Corona günleri, yasaklar ve zevklenme

Salgın ve güncel söylem 03 Mayıs 2020

“Tanrı öldü!” Gökyüzü boşmuş. Oo Nietzsche. Ya da Freud’un Totem ve Tabu’sundaki miti üzere “Baba-Tanrı öldü”. Geriye kalan, bizlere kalansa en yakındakinin/komşunun sevgisinden başka bir şey değil. Hristiyanlığın doğuşundaki “yakınındakini/komşunu kendin gibi seveceksin” emrini Lacan’ın bu cümleyi birkaç ders boyunca çalıştığı Etik Semineriyle birlikte şöyle de okuyabiliriz: Madem ki gökyüzü boş, ideal Bir yok, komşumu sevmek zorundayım. Sevgim her ne kadar berisinde bu Birin olmayışının yarattığı bir öfkeyi barındırıyorsa da. Hatta bana en mahrem, en yakın olan Şey, korkunç olanın yeri olsa da. O halde birbirimizden o denli nefret de edebiliriz.

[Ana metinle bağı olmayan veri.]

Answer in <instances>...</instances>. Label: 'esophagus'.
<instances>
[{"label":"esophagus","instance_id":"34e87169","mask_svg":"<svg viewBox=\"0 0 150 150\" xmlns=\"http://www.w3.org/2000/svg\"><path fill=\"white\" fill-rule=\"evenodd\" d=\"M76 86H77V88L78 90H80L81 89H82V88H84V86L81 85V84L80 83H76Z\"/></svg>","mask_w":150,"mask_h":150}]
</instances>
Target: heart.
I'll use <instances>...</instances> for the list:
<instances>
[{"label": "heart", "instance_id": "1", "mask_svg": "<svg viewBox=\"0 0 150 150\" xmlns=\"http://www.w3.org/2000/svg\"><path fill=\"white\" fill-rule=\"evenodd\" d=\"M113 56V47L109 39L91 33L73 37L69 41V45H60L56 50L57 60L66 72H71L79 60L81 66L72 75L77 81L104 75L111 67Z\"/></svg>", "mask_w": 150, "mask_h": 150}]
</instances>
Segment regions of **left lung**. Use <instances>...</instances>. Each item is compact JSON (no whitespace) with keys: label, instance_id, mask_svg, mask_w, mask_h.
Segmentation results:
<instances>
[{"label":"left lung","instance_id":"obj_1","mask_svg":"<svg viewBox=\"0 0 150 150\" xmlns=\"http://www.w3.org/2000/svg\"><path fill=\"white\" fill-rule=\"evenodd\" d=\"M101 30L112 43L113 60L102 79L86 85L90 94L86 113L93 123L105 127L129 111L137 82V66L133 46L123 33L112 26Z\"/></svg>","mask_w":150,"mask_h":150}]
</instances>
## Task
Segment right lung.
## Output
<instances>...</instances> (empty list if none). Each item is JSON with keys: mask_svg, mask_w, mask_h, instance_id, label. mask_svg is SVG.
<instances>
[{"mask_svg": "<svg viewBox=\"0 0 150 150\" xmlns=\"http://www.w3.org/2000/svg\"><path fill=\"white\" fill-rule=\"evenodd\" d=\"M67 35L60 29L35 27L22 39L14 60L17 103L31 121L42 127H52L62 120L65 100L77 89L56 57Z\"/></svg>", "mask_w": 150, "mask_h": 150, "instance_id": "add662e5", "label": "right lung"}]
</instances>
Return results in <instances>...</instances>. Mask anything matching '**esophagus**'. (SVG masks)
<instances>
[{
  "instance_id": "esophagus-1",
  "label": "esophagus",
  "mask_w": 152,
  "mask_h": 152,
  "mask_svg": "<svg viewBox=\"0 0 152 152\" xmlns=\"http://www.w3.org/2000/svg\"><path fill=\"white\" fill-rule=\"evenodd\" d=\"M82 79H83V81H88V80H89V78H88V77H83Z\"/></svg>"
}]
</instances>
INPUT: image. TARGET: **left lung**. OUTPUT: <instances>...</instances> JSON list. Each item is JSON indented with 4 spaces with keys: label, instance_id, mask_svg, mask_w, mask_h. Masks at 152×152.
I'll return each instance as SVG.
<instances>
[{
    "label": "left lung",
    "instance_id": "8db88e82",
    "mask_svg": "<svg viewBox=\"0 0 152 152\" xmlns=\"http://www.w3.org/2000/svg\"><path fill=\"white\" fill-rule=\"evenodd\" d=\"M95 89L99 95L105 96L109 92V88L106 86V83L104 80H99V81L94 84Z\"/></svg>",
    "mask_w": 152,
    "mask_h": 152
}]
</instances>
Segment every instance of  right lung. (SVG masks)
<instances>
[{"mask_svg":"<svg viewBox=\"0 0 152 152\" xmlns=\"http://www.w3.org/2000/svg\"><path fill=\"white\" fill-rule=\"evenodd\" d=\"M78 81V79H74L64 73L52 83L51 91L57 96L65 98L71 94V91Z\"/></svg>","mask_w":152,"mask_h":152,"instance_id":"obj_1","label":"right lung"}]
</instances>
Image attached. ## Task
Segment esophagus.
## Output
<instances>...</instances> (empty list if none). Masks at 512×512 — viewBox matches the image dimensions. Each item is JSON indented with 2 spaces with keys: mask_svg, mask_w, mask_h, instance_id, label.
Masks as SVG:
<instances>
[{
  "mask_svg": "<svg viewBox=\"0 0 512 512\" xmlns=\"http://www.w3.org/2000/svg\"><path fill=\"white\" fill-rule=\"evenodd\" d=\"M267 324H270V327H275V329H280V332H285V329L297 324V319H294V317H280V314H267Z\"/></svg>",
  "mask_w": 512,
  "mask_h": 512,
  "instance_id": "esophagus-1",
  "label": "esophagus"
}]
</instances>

Ya da yine Freud’un Yas ve Melankoli’yi kaleme aldığı aynı yılda yazdığı Bastırma metnine kulak verdiğimizde şu çarpıcı cümleyle karşılaşırız: “İnsanların tercih ettikleri nesneler, idealleri onlar için en korkunç olan nesnelerin algılarından ve deneyimlerinden kaynağını alırlar.” Ve bu tür bir yapılanış, boşluğa, şaşırmaya, aldanmaya izin vermeyen zalim bir Üstbenliğin temellenişini de hazırlar. 
Pınar Arslantürk yazısında, arzusunu keşfetme talebinde olan bir öznenin arayışının, özne tam da “zevklen” buyruğunun geldiği bu tekinsiz sulara, mayınlı alana girmeye ve sorumluluğunu almaya razı olduğu takdirde mümkün olabildiğini ele alıyor. Hele ki karantina günlerinin tetiklediği, yeniden uyandırdığı kesitlerde ve aktarım ilişkilerinde.
Öteki’nin arzusuyla, farklı olanla karşılaşmaya cesaret edemediğimiz bu hayat da ne böyle kuzum? En yakınımızdaki korkunçla yüzleşip, eğip bükmeyi, işlemeyi, dokumayı göze alamadığımız?